Да. Издали все легко сделать, так же как издали легко быть строгим. Но нигде это стрекозиное легкомыслие не бывало столь жестоко и взыскательно, как в праздных суждениях об отце нашем святейшем патриархе Тихоне. И — как это ни странно — строже все-го относятся к смиренному иноку люди, откровенно отрицающие и бытие Божье, и искупления мира крестным страданием, и саму Св. Церковь.

«Мы допускаем свободу совести и веры, — говорят они с улыбкою мягкого сожаления, — но нам кажется, что земному главе церкви надлежит, в крайнем случае, закрепить свою веру подвигом и бессмертию».

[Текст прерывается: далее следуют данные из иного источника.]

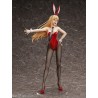 CHAINSAW MAN - Power Bunny Ver. 1/4 FREEing PVC Figure 50 cm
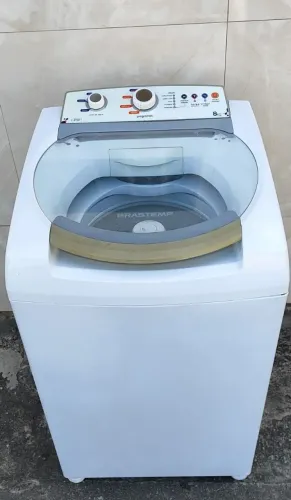 Máquina de lavar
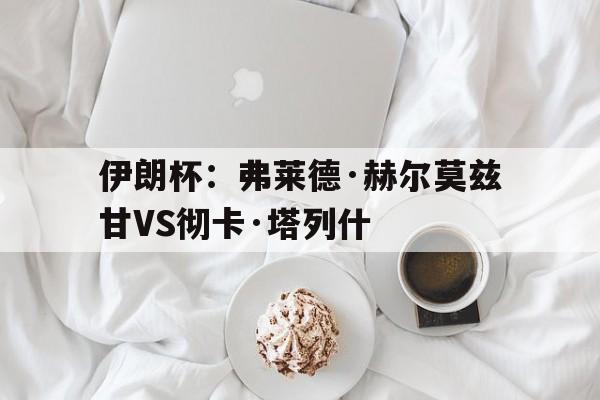 伊朗杯：弗莱德·赫尔莫兹甘VS彻卡·塔列什的简单介绍
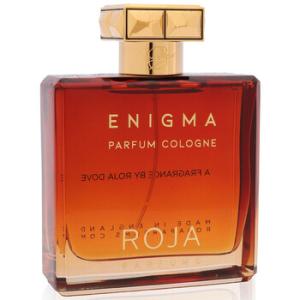 Open Box  Roja Parfums Enigma Parfum Cologne EDP Spray 3.4 oz 100 ml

Они прямо указывают, что именно патриарх Тихон должен пожертвовать собой. Вторгаясь в чужое, непонятное и неприемлемое им дело, они порицают патриарха в его признании советской власти и за уступку кощунственным вождям живой церкви… Но, во-первых, какой человек может и смеет требовать от другого человека высокого подвига и преодоления ужаса насильственной смерти?

Церковь первых веков христианства была несравненно пламеннее верой, святее жизнью и выше духом, чем нынешняя. Но ее отцы и учителя были гораздо мягче к людям и снисходительнее к их земной слабости, чем нынешние судьи. Они понимали падение и страх. Они склонны были прощать даже временное отступничество ввиду лютых мучений и ужасной смерти. Они лишь выражали кроткое пожелание, чтобы ослабевший христианин «не выдавал гонителям священных книг и не показывал убежища епископов».

Во-вторых, кто же дерзнет упрекнуть святейшего патриарха в робости? Весь мир был свидетелем того высокого бесстрашия, которое он проявлял в борьбе с воинствующим большевизмом. Разве он мог тогда рассчитывать на безнаказанность, ввиду своего высокого иерархического положения, или на боязнь большевиков перед русским народом, если не перед мнением Европы? Нет, тогда он шел прямо и непоколебимо навстречу той же кровавой ночной расправе, какая постигла митрополита Петербургского и Ладожского Вениамина.

Мы ничего не можем сказать, ибо ничего не знаем о переломе, совершившемся в душе и мыслях патриарха за время его долгого одиночного заключения.

Кто с ним говорил? Что с ним делали? Чем запугивали его воображение? И что большевики положили на одну чашку весов, если на другую патриарх вынужден был положить признание советской власти? Ведь эти верные кровопускатели и несравненные изобретатели в области зла могли убедительно показать патриарху, какие несметные невинные жертвы последуют за его упорством.